▸ WORK TO BE COMPLETED
Format every line of the material below as a JSON list of strings, one string per line, leaving out blank lines.

▸ RECORDED DATA
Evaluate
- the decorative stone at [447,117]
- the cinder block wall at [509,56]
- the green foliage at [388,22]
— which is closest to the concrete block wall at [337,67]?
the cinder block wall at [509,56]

▸ EXERCISE SOLUTION
[
  "Evaluate",
  "- the decorative stone at [447,117]",
  "- the cinder block wall at [509,56]",
  "- the green foliage at [388,22]",
  "— which is closest to the concrete block wall at [337,67]?",
  "the cinder block wall at [509,56]"
]